By default, pack arranges widgets vertically inside their parent container, from the top down, but
we can change the alignment to the bottom, left or right by using the optional side parameter. We
can mix different alignments in the same container, but this may not work very well for complex
layouts. It should work reasonably well in our simple case, however:
from tkinter import LEFT, RIGHT
# (...)
self.label.pack()
self.greet_button.pack(side=LEFT)
self.close_button.pack(side=RIGHT)
We can create quite complicated layouts with pack by grouping widgets together in frames and
aligning the groups to our liking – but we can avoid a lot of this complexity by using the grid
method instead. It allows us to position widgets in a more flexible way, using a grid layout. This
is the geometry manager recommended for complex interfaces:
# (...)
self.label.grid(columnspan=2, sticky=W)
self.greet_button.grid(row=1)
self.close_button.grid(row=1, column=1)
We place each widget in a cell inside a table by specifying a row and a column – the default row
is the first available empty row, and the default column is 0.
If a widget is smaller than its cell, we can customise how it is aligned using the sticky parameter –
the possible values are the cardinal directions (N, S, E and W), which we can combine through
addition. By default, the widget is centered both vertically and horizontally, but we can make it
stick to a particular side by including it in the sticky parameter. For example, sticky=W will cause
the widget to be left-aligned horizontally, and sticky=W+E will cause it to be stretched to fill the
whole cell horizontally. We can also specify corners using NE, SW, etc..

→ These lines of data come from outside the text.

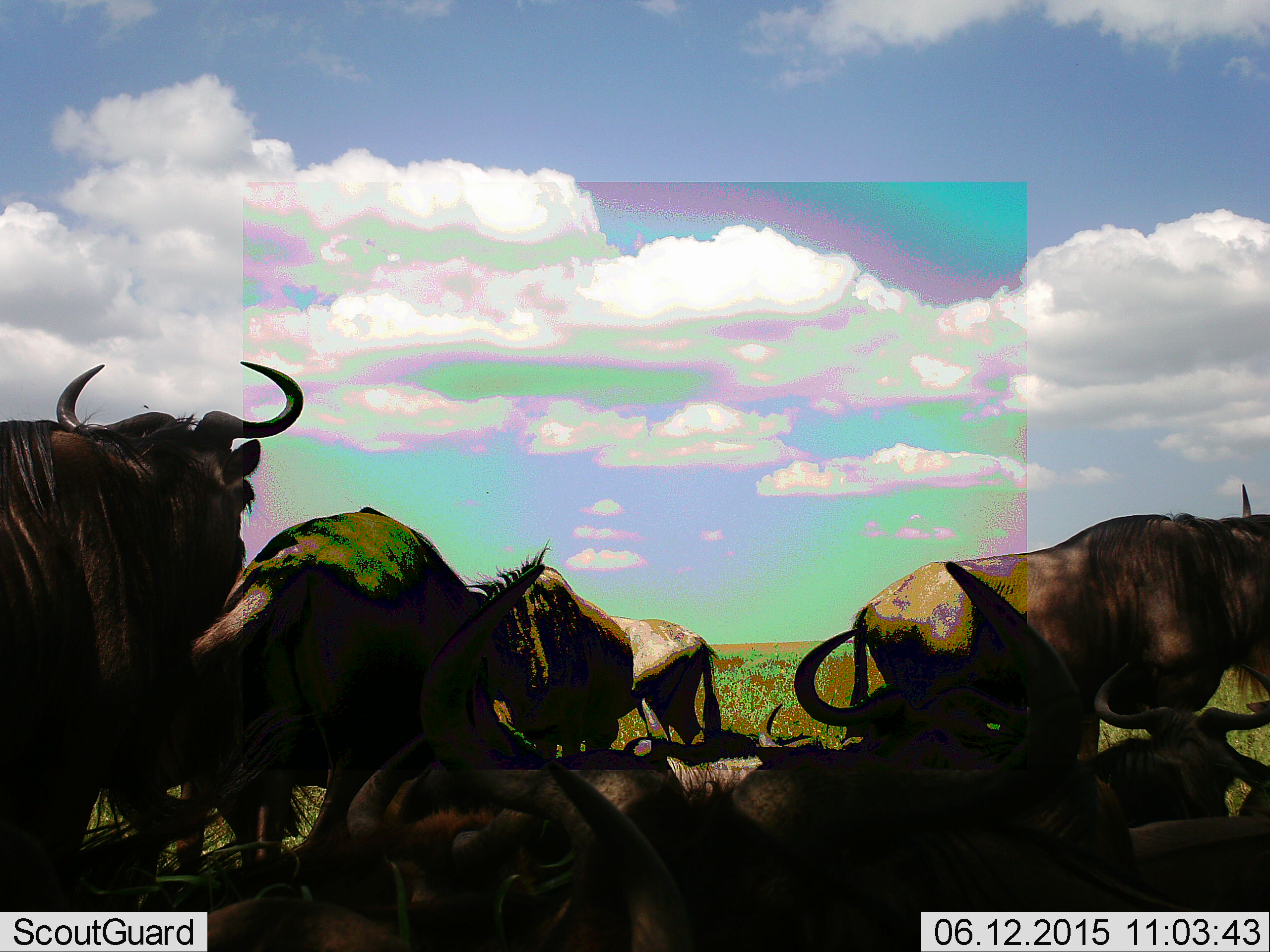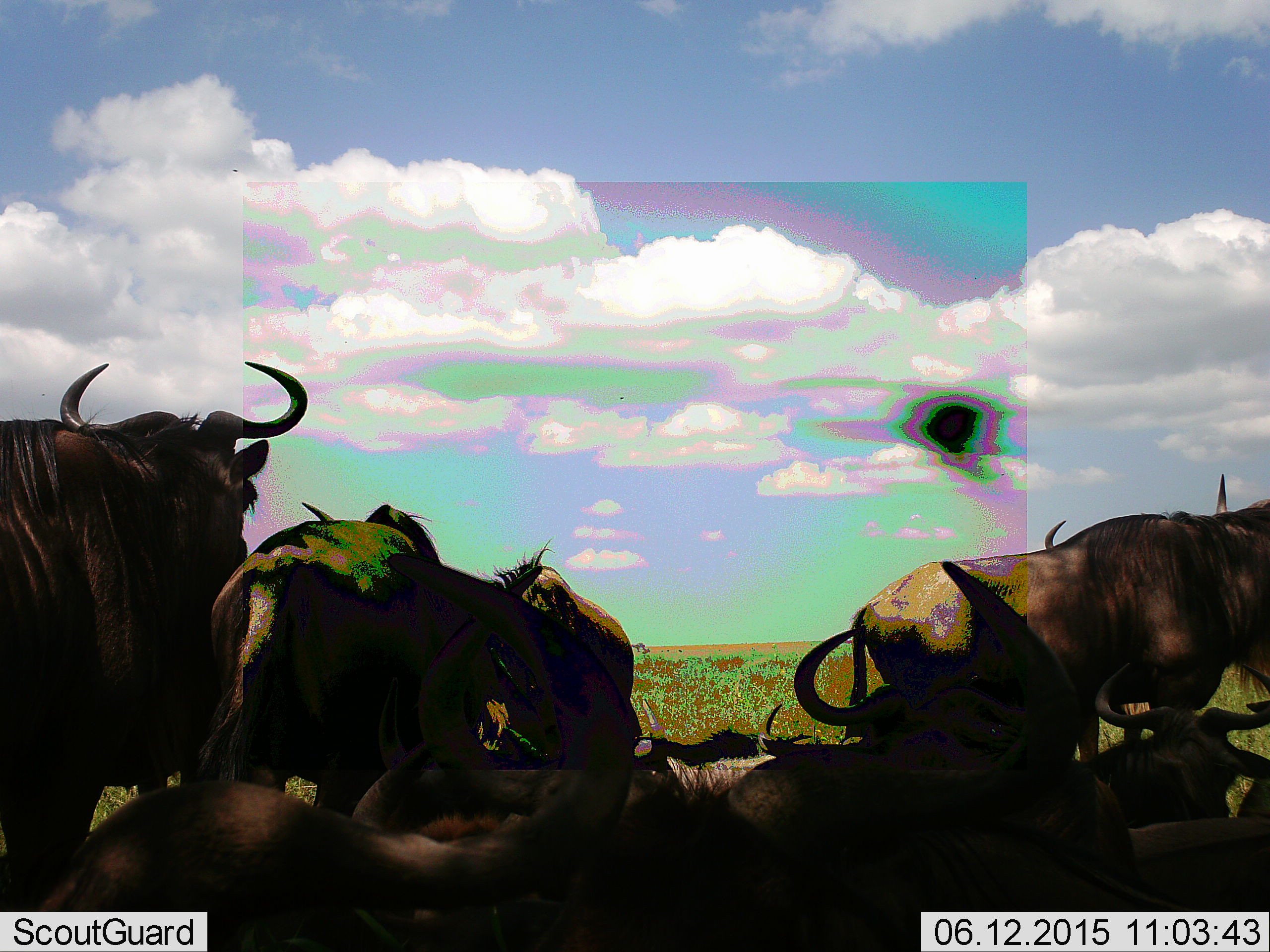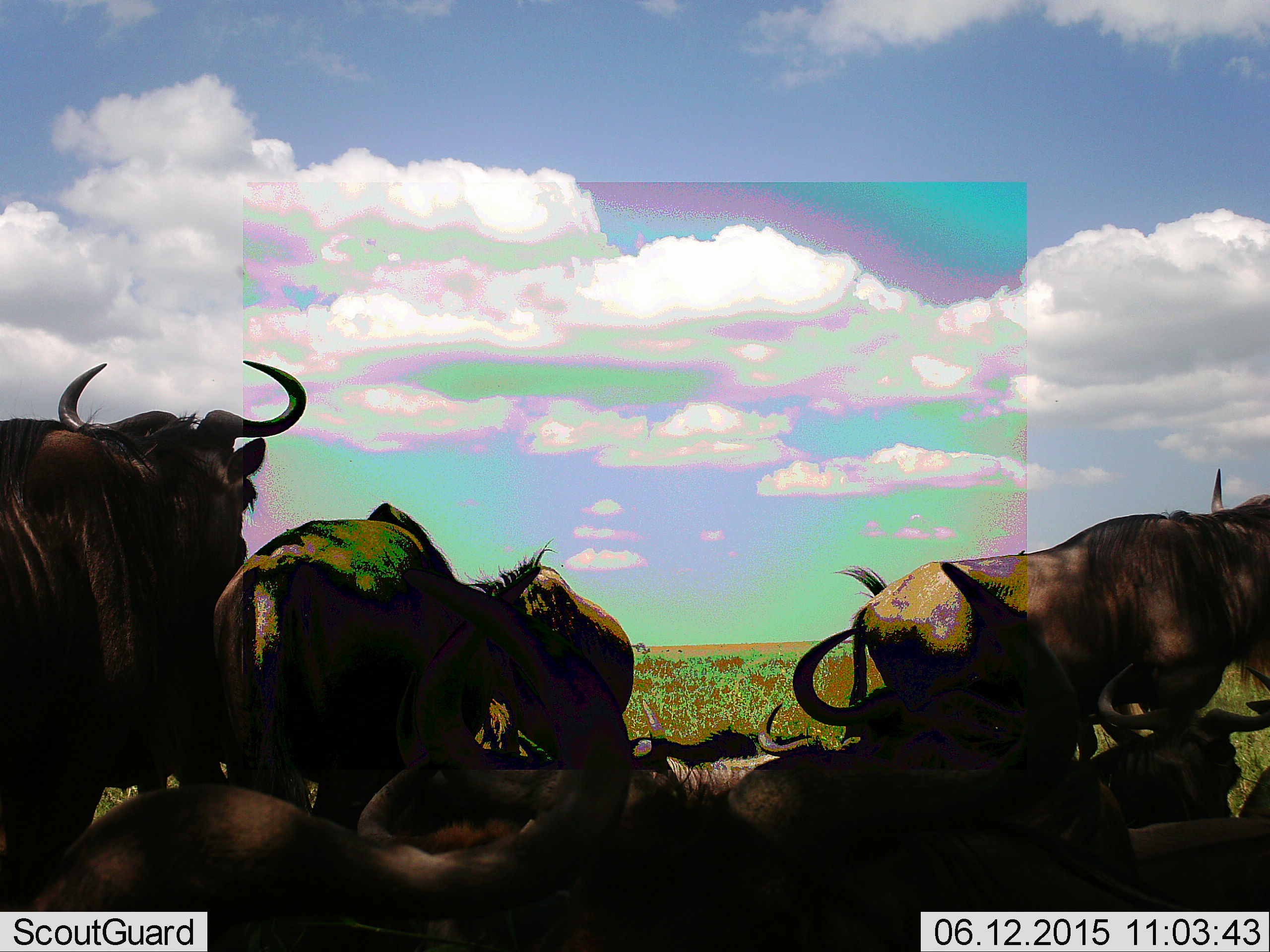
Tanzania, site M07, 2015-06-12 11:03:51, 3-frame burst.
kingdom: Animalia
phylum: Chordata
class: Mammalia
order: Artiodactyla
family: Bovidae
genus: Connochaetes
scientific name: Connochaetes taurinus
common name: blue wildebeest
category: wildebeest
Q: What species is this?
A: Wildebeest (blue wildebeest) (Connochaetes taurinus).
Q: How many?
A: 9.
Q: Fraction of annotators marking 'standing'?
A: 90%.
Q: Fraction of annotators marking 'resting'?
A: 90%.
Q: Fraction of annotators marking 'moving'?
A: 30%.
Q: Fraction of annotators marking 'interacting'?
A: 10%.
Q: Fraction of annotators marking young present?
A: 0%.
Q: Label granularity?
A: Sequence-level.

To make a widget span multiple columns or rows, we can use the columnspan and rowspan options
– in the example above, we have made the label span two columns so that it takes up the same
space horizontally as both of the buttons underneath it.
Custom events
So far we have only bound event handlers to events which are defined in tkinter by default – the
Button class already knows about button clicks, since clicking is an expected part of normal
button behaviour. We are not restricted to these particular events, however – we can make
widgets listen for other events and bind handlers to them, using the bind method which we can
find on every widget class.
Events are uniquely identified by a sequence name in string format – the format is described by a
mini-language which is not specific to Python. Here are a few examples of common events:
"<Button-1>", "<Button-2>" and "<Button-3>" are events which signal that a particular mouse button
has been pressed while the mouse cursor is positioned over the widget in question. Button 1 is the
left mouse button, Button 3 is the right, and Button 2 the middle button – but remember that not
all mice have a middle button.
"<ButtonRelease-1>" indicates that the left button has been released.
"<B1-Motion>" indicates that the mouse was moved while the left button was pressed (we can use
B2 or B3 for the other buttons).
"<Enter>" and "<Leave>" tell us that the mouse curson has entered or left the widget.
"<Key>" means that any key on the keyboard was pressed. We can also listen for specific key
presses, for example "<Return>" (the enter key), or combinations like "<Shift-Up>" (shift-up-
arrow). Key presses of most printable characters are expressed as the bare characters, without
brackets – for example, the letter a is just "a".